【完】ヒミツの恋を君と。

数メートル先に明るい光が連なってるのが見える。


お祭りだ。


楽しく過ごしたいから、機嫌を直して欲しいけど、どうしたら機嫌を直してくれるかなんて分からない。


でも、さっきは素直な気持ちを口にしたら、晴がそれに応えてくれたんだから、今も……。


そして、握られたままの手が、あたしに力をくれる。



お祭りの光の中に2人で入り込んだ瞬間、その手をギュッと握り返してみた。





「晴がトウヤさんから助けてくれた時、あたしすごくすごく嬉しかったよ。
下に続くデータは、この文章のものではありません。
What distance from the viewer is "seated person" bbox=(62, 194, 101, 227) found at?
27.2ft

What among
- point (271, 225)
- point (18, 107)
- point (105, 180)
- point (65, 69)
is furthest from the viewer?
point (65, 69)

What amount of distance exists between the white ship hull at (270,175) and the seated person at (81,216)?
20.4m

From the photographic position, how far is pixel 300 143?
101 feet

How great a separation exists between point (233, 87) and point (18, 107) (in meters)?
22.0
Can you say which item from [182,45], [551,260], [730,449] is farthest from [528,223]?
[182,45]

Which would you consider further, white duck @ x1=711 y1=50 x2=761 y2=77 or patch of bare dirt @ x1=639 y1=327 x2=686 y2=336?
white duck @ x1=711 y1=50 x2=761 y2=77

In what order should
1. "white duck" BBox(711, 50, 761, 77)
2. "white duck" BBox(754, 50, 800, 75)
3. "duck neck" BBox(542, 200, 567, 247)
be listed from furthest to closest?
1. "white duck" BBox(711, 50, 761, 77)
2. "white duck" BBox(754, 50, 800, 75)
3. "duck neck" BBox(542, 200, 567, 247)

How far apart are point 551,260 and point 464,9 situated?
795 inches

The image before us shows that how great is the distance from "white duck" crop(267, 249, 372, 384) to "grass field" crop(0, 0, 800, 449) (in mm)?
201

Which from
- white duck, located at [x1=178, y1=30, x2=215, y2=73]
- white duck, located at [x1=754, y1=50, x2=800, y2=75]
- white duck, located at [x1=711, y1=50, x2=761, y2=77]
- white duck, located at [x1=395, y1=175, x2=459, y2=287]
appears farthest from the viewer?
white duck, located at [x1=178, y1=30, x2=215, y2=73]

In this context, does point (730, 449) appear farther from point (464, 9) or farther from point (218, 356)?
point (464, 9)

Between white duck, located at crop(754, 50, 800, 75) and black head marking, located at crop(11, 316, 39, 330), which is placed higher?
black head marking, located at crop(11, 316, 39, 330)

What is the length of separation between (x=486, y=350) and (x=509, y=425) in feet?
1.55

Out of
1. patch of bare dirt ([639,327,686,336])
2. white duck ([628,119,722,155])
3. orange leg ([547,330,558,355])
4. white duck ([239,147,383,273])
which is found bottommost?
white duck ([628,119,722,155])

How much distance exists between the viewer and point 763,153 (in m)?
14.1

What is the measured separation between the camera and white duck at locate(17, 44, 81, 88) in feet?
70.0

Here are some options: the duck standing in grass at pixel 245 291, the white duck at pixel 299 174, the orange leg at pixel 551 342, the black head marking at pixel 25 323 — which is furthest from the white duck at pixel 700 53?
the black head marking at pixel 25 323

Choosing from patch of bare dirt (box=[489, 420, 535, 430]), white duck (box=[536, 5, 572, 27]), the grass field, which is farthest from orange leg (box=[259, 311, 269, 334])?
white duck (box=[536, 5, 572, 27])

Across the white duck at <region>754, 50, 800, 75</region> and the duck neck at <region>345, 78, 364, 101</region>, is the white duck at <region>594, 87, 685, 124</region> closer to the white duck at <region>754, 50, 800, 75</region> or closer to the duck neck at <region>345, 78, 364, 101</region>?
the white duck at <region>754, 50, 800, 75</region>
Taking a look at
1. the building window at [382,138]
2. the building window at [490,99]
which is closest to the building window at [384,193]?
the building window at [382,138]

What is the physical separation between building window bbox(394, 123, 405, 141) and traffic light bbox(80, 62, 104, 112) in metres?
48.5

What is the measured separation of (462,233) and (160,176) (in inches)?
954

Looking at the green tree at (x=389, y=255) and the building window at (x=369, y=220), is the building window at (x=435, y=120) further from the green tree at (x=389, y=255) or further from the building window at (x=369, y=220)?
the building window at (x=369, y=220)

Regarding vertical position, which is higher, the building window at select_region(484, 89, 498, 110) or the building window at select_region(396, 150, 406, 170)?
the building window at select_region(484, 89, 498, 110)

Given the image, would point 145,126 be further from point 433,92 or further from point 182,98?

ありがとね」


「……あぁ」





やっと、晴の眉間のシワが薄くなる。


晴の心を緩めたのは、お祭りの空気か、あたしの言動か、それは晴にしか分からないけれど。


その反応に、胸がじわじわ温まっていく。





「お前なにから食いたい?」


「最初は食べ物からって決まってるんだ?さすが晴…」





晴には食べ物の屋台しか目に入ってないのかと思うと、晴らしくて笑ってしまう。





「…食い物以外になんもないだろ?」


「そ、そんなことないよ。くじとか、射的とか?」


「まさかお前、スーパーボールとか剣とかが欲しいとか言い出すんじゃねぇだろうな?」


「えっ!?」





横を通り過ぎる子どもが持ってた景品を見ながらそう言った晴。


言われてみたら、いらないな…。